=== Task instructions ===
Please reproduce every entry between the line containing "Tanjung Lesung Beach Hotel 30/50" and the line containing "Retro broche i ben og messing", inclusive, keeping each exactly as it stands and leaving out the pictures.

=== Provided records ===
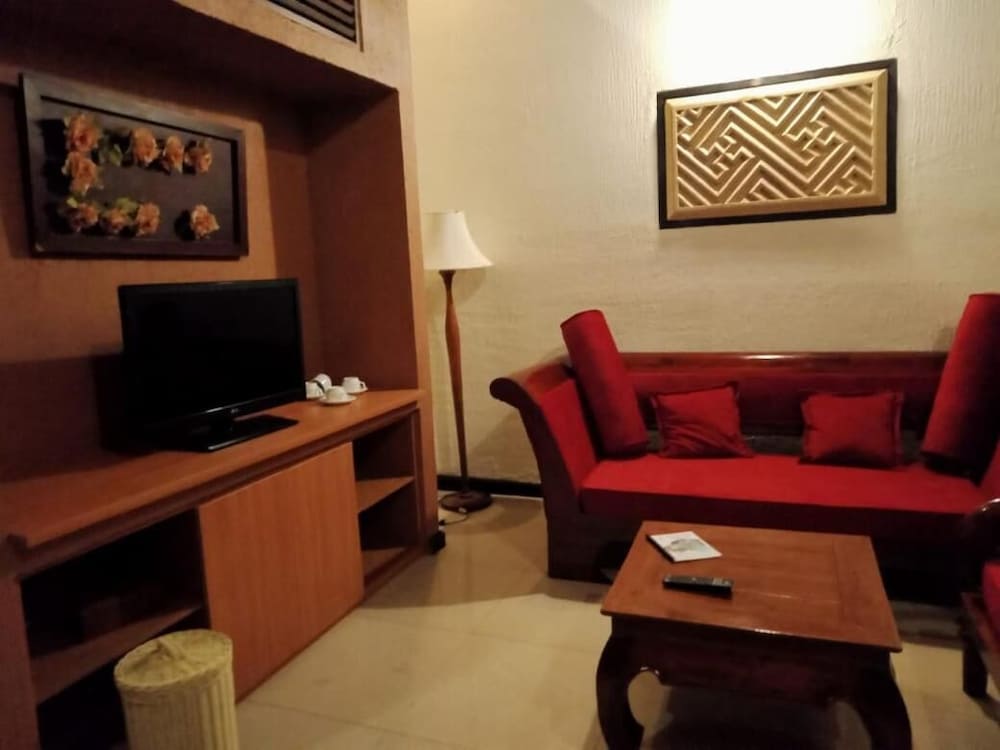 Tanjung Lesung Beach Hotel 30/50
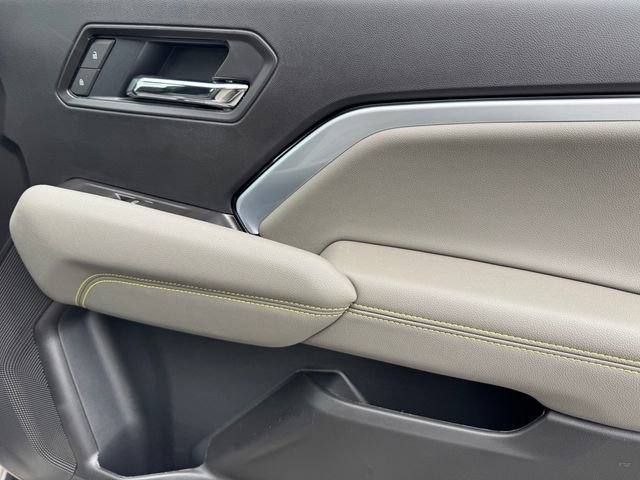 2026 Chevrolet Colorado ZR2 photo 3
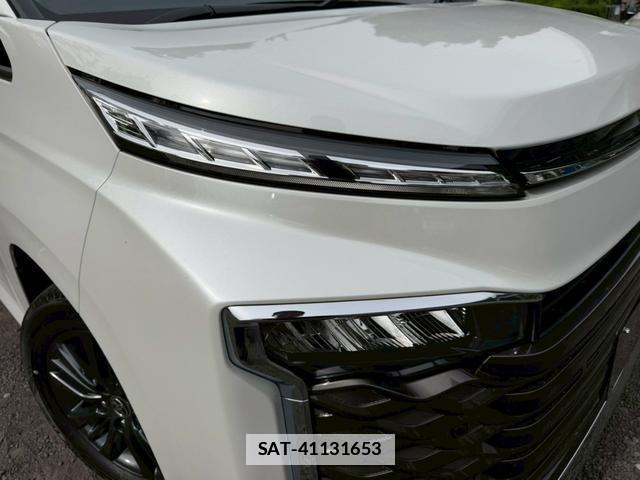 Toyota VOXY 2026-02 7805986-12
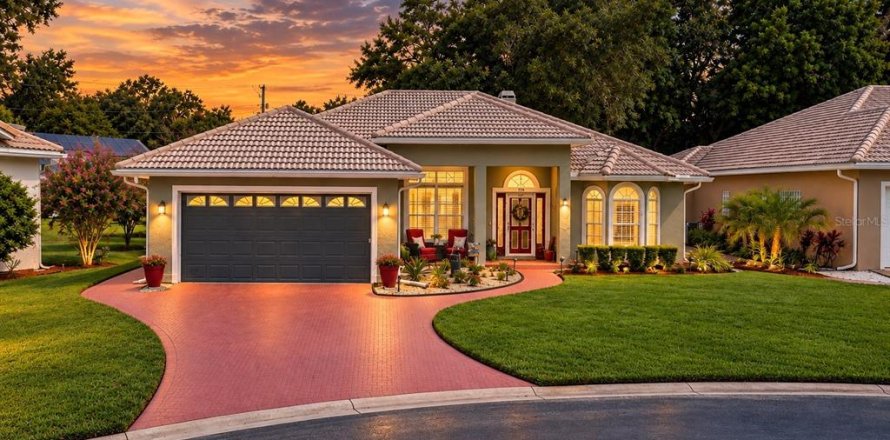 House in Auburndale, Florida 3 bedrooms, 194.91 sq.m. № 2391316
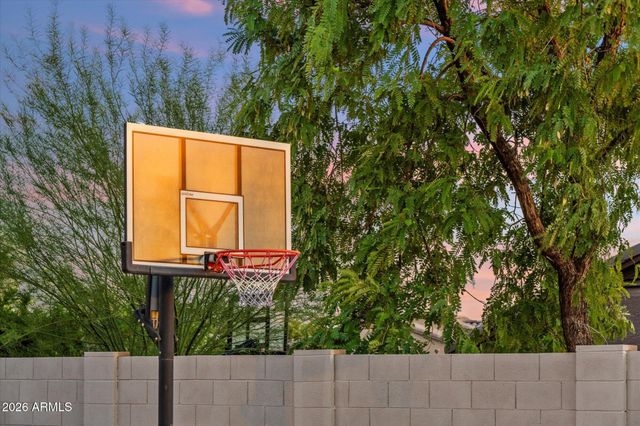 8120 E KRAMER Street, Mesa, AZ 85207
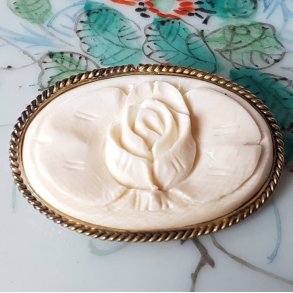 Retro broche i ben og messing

...

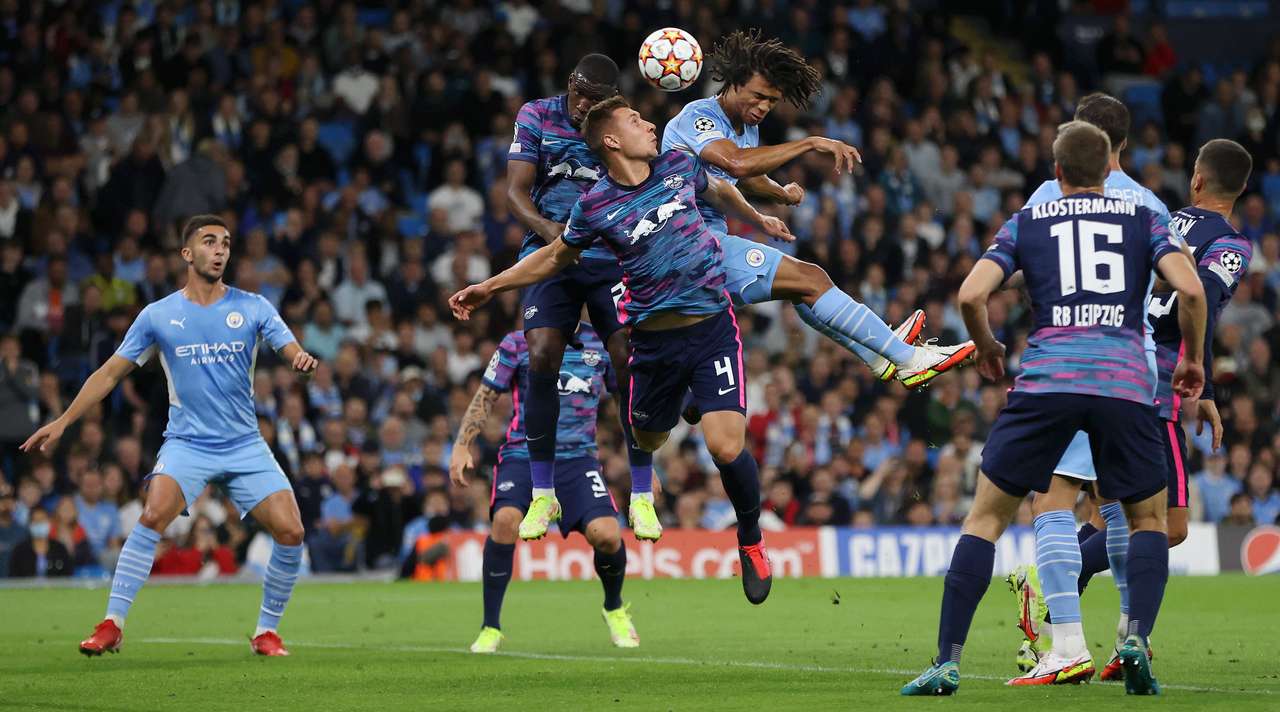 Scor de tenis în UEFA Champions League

* * *

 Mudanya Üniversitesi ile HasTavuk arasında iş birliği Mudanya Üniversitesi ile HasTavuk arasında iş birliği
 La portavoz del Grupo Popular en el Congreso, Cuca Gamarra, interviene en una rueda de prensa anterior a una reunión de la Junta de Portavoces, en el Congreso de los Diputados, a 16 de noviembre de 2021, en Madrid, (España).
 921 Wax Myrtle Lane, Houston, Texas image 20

=== Result ===
 Tanjung Lesung Beach Hotel 30/50
 2026 Chevrolet Colorado ZR2 photo 3
 Toyota VOXY 2026-02 7805986-12
 House in Auburndale, Florida 3 bedrooms, 194.91 sq.m. № 2391316
 8120 E KRAMER Street, Mesa, AZ 85207
 Retro broche i ben og messing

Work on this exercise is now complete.